Я говорю им каждому по отдельности:
— Немцы близко!
И каждый по отдельности отвечает:
— Ну, и слава Богу!
Или так:
— К одному концу.
Говорю им то же на сходе, и на сходе на меня как звери нападают:
— Это не германцы, это наши образованные с Керенским.
И потом по очереди бросают слова, измененные за год, прелые, которые снова сами будут отшвыривать, как отшвыривают сапогом с дороги оставшиеся за зиму шкурки дохлых собак и кошек.
Не веря ни во что хорошее каждый в отдельности, вместе они все еще с большой силой за что-то стоят — за что? За пустое место. И сила эта вовсе не от революции, а от тех времен, когда народ сообща убирает урожай и отражает неприятеля. Вместо дела — разбой, но раз они вместе, то нужно, как за настоящее дело, стоять и за разбой и выдавать это за священную правду.
Я с малолетства знаю всех мужиков и баб в нашей деревне, они мне кажутся людьми совершенно такими же, как все люди русского государства: дурные, хорошие, лентяи, бездарные и очень интеллигентные[77]. Никогда я себя не отделял от них, никогда не выделял мужиков от других сословий, только они ближе других были ко мне, и потому я говорю о них.

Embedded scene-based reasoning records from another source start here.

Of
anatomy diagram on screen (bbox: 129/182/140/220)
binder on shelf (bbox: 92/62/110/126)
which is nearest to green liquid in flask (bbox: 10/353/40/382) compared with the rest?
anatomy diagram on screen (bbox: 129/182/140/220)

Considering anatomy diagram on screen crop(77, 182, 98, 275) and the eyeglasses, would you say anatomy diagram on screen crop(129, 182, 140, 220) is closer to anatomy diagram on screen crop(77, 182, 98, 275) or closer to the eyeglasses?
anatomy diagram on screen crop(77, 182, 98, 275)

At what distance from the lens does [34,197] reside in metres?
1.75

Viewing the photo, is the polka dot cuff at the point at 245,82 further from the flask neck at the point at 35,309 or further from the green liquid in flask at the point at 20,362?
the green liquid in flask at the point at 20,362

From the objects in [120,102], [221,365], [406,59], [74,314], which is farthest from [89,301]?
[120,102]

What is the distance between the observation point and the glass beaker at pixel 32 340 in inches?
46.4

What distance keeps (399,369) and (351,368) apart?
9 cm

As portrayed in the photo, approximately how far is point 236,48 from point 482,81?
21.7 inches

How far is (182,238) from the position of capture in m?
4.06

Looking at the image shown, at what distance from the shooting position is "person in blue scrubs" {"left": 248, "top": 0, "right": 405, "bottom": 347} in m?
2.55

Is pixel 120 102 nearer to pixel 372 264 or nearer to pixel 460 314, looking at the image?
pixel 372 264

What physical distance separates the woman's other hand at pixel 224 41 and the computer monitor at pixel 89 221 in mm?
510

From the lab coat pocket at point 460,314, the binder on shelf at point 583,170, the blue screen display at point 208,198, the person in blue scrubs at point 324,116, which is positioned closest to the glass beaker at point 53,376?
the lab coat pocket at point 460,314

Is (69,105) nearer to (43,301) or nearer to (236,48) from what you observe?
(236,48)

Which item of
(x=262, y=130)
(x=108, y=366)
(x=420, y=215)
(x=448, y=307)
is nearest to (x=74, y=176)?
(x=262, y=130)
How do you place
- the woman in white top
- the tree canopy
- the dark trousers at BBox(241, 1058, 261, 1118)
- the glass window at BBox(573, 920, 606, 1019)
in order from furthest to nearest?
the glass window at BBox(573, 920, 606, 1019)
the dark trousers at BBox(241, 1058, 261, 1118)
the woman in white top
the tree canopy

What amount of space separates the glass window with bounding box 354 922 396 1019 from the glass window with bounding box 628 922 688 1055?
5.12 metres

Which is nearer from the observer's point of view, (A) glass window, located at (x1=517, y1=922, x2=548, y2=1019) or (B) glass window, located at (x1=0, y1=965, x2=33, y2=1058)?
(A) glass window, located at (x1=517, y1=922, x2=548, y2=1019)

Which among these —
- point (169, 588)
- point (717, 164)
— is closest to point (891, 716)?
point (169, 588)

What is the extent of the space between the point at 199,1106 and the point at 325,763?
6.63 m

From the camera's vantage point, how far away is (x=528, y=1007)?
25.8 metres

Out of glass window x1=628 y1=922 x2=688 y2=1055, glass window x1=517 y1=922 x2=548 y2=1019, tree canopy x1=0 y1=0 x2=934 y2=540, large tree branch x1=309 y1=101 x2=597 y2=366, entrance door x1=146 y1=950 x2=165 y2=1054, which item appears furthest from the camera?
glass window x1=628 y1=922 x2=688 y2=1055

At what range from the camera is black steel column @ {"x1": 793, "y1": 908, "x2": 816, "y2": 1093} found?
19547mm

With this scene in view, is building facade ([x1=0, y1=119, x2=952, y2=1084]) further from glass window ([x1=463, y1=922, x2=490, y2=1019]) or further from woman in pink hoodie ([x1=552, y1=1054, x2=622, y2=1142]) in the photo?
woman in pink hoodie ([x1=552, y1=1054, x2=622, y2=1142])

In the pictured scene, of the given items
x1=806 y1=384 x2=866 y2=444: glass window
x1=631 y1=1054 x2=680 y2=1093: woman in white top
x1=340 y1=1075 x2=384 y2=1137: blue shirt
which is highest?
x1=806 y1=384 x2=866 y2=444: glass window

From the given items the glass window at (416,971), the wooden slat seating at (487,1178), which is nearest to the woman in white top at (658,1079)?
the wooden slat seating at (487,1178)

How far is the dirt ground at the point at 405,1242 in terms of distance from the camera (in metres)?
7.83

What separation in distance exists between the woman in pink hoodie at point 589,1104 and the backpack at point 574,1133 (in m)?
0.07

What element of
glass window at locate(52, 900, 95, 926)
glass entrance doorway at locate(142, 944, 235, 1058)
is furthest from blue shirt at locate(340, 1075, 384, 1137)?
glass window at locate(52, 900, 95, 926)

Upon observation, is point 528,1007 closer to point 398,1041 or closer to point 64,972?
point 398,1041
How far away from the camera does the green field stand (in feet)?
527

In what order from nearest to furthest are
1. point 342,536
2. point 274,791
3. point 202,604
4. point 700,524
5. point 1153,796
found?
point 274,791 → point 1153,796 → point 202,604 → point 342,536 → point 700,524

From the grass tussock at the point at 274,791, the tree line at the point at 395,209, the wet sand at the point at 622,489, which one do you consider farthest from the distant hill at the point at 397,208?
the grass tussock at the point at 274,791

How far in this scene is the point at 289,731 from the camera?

Что меня теперь больше всего останавливает в этом русском народе — это молчание на людях, отделенное несогласием людей. Вчера вот Иван Митрич так умно и горячо говорил мне против тиранов, сегодня на сходе он молчит. Спросишь, оправдывается:
— Нишь можно на людях?
А почему бы нельзя?
Потому-то, впрочем, и нет у нас таких безымянных жертв, мы находимся все в таком тяжелом плену.
25 Апреля. Юродивый Степанушка, обходя мой родной хуторок, избрал почему-то меня, прислал просфору и велел сказать, что, если я буду на месте сидеть, меня не разграбят.
Можно быть великим бунтарем для всего мира, как Ибсен, а жить в мещанской обстановке, так что никто из ближайших соседей и не узнает, что жил тут великий бунтарь. И наоборот, можно буйствовать по соседям — грабить их, убивать, налагать контрибуцию и быть для мира великим мещанином — вот такая нынешняя русская революция.
Сухмень. Озими, не омытые весенним...
Озими крепко взялись с осени, только поговорка у них: осень выклочу, а весна, как захочу. Весна стоит сухая, озими не омыты весенним дождем — сушь весенняя напоминает страшное время 91 года — голод.